Miscellany – March 4, 2020

Whitney May’s essay, “The Technology of Anguish: (Re)Imagining Post-9/11 Trauma in the Fantasy Universes of Tamora Pierce,” has been published in the edited collection Displaced: Literature of Indigeneity, Migration, and Trauma, from Routledge. The collection is part of their “Studies in Contemporary Literature” series. Whitney recently participated as a panelist at the Common Experience event “The Truth About Urban Myths and Legends,” a roundtable discussion between Texas State students and scholars of folklore at the university.

Vanessa Couto Johnson will be a reader at the AWP 2020 Offsite joint event of Forklift, Ohio; Rinky Dink Press; and Slope Editions, held at Bar 1919 on Thursday, March 5 from 9-11 p.m. She is also scheduled for author signings at the AWP Bookfair at Slope Editions’ table (T2036) on Saturday, March 7 from 12:30-2:00 p.m.

MFA fiction student Brady Brickner-Wood published a review of Emily Nemens’ debut novel, The Cactus League, in Harvard Review.
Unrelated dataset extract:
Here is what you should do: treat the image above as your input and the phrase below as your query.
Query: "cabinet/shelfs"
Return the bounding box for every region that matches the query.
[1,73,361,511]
Her short story, “Shrine Room,” will appear in Bellevue Literary Review‘s spring issue.

 Katie Kapurch published “The Beatles, Fashion, and Cultural Iconography,” a chapter in Kenneth Womack’s new collection, The Beatles in Context. The book is part of Cambridge University Press’s “Composers in Context” series and explores wide-ranging aspects of the Beatles’ artistry.

Kathleen Peirce’s new poetry manuscript, Lion’s Paw, will be published by Miami University Press.
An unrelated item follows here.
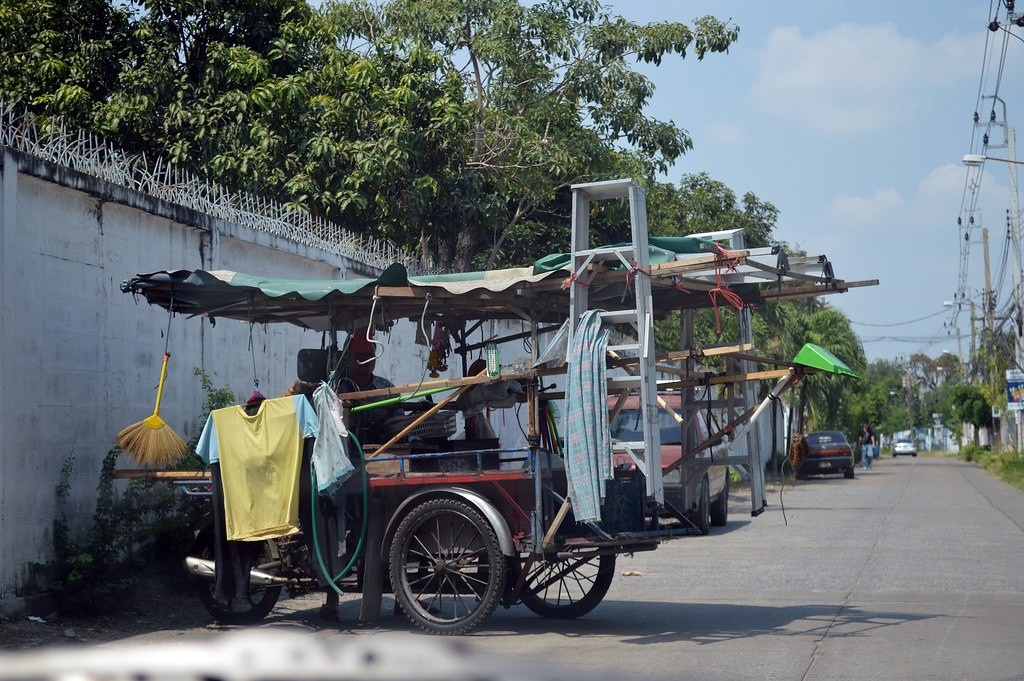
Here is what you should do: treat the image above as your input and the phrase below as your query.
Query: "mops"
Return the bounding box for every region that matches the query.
[364,341,500,461]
Cyrus Cassells and Naomi Shihab Nye will receive awards at this year’s meeting of the Texas Institute of Letters: Cyrus’ Still Life with Children: Selected Poems of Francesc Parcerisas will receive The Souerette Diehl Fraser Award for Best Translation of a Book, and Naomi’s The Tiny Journalist will receive The Helen C. Smith Memorial Award for Best Book of Poetry.

Assistant Professor Cecily Parks has been named Sigma Tau Delta Professor of the Year. Her poem “Nasturtiums” appears in the latest issue of wildness at https://readwildness.com/21/.
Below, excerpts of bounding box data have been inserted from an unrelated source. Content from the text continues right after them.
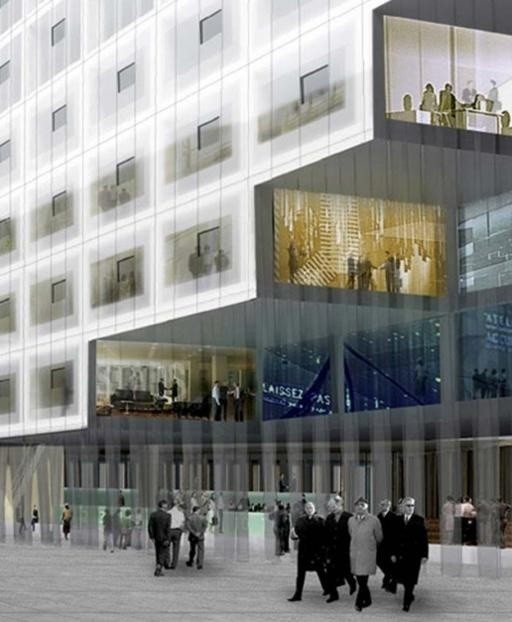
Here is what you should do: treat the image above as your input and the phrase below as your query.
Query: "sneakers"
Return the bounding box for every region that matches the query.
[155,560,203,576]
[287,594,302,600]
[321,577,414,611]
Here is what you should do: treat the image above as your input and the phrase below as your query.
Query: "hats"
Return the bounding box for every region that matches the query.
[353,496,369,506]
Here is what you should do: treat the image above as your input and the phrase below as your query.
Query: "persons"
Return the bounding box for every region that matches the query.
[14,489,225,577]
[96,263,141,303]
[472,365,508,400]
[346,240,443,297]
[290,493,428,614]
[443,495,510,546]
[288,241,307,281]
[183,240,228,278]
[157,376,248,422]
[97,180,128,207]
[413,358,429,395]
[417,80,501,121]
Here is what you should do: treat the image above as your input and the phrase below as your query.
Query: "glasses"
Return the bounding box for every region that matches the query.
[405,504,414,507]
Ross Feeler’s short story “Parisian Honeymoon,” was published in Electric Literature‘s Recommended Reading, with an introduction by Brandon Taylor: <https://electricliterature.com/parisian-honeymoon-ross-feeler/>

MARC student Lea Colchado’s poems “Ausencia” and “Sundays” have been accepted for publication in Boundless: The Anthology of the Rio Grande Valley International Poetry Festival.

Dean of the Graduate College Dr. Andrea Golato reports that Dr. Debra Monroe, faculty member in the Department of English, is the recipient of the 2019–2020 Conference of Southern Graduate Schools Outstanding Mentor Award. Since more than 200 graduate colleges belong to CSGS, the competition for this award is quite fierce and being selected is a very special honor. The Graduate College nominated Dr. Monroe, who was also the recipient of the 2019-2020 Graduate College Outstanding Mentor Award, for her outstanding work with countless Master’s students in the Creative Writing MFA program. In particular, the committee recognized her tireless efforts to work closely with both students and alumni and help them publish their creative works as award-winning books and stories in high-profile venues. Through her efforts, she has greatly enhanced the academic and professional pursuits of her students while also attracting top-quality applicants to the Creative Writing Program at Texas State. The Conference of Southern Graduate Schools Outstanding Mentor Award will be bestowed upon Dr. Monroe next Weekend at the Conference of Southern Graduate Schools Annual Meeting. She will receive a monetary award and a very nice plaque.

Kitty Ledbetter’s article, “The Women’s Press,” has just been published in Volume 2 of the Edinburgh History of the British and Irish Press, a three-volume history that offers a definitive account of newspaper and periodical press activity across Britain and Ireland from 1650 to the present day.